This American Life: Middle School provided interesting lunchtime listening material today. As I sat at our dining room table with Stella next to me in her high chair chewing on pear slices, I found myself in the middle; looking back and cringing at the thought of my own middle school experience and thinking forward to the years ahead when Stella will be in the throes of that awkward age.
I cringed for myself and I cringed for her. Like most parents, I hope that she sails through middle school with relative ease, that she won't be tormented by teasing, bullied by girls who seek to damage her self esteem because they are so frightened by it all themselves, marked by acne, or mortified by shyness. Part of me wishes that she is bookish and nerdy, like I was, that she is able to see middle school for what it is, a large dance into adulthood, towards more complex but better things.

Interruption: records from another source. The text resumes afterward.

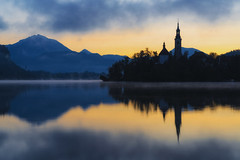 Sunrise In Bled (JH Images.co.uk) Tags: bled morning church mountains lake slovenia hdr dri clouds reflection trees sunrise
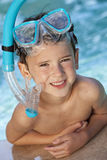 Boy In A Swimming Pool with Goggles and Snorkel. A happy young boy child relaxing on the side of a swimming pool wearing blue goggles and snorkel Stock Photo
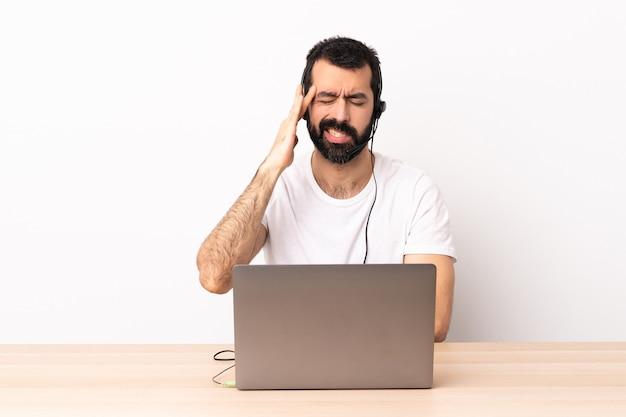Homem caucasiano de telemarketing trabalhando com um fone de ouvido e com laptop com dor de cabeça.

Middle School was a frightening and exciting thing for me. It was big, so much bigger than the small canyon grade school I attended. There were dances, and class periods, and people kissed. Looking back I don't know if I was awkward, but I was definitely out of place. I played the cello, my favorite past-time was reading in bed, and I acted professionally at a local theater. Where I tried so hard in grade school to stand out by dyeing my hair pink, in middle school I found myself doing what I could to blend in and hiding the things that would make me different.
As foreign as middle school was, high school was more so. In high school I stopped trying to blend in and just held my breath and hoped it would be over soon. A few weeks before graduating, a boy I had been in classes with since middle school approached me as I was reading alone at a table in the quad and said "when are you going back to your country?"
"What do you mean?" I asked.
"Aren't you from, like, Sweden?" he responded.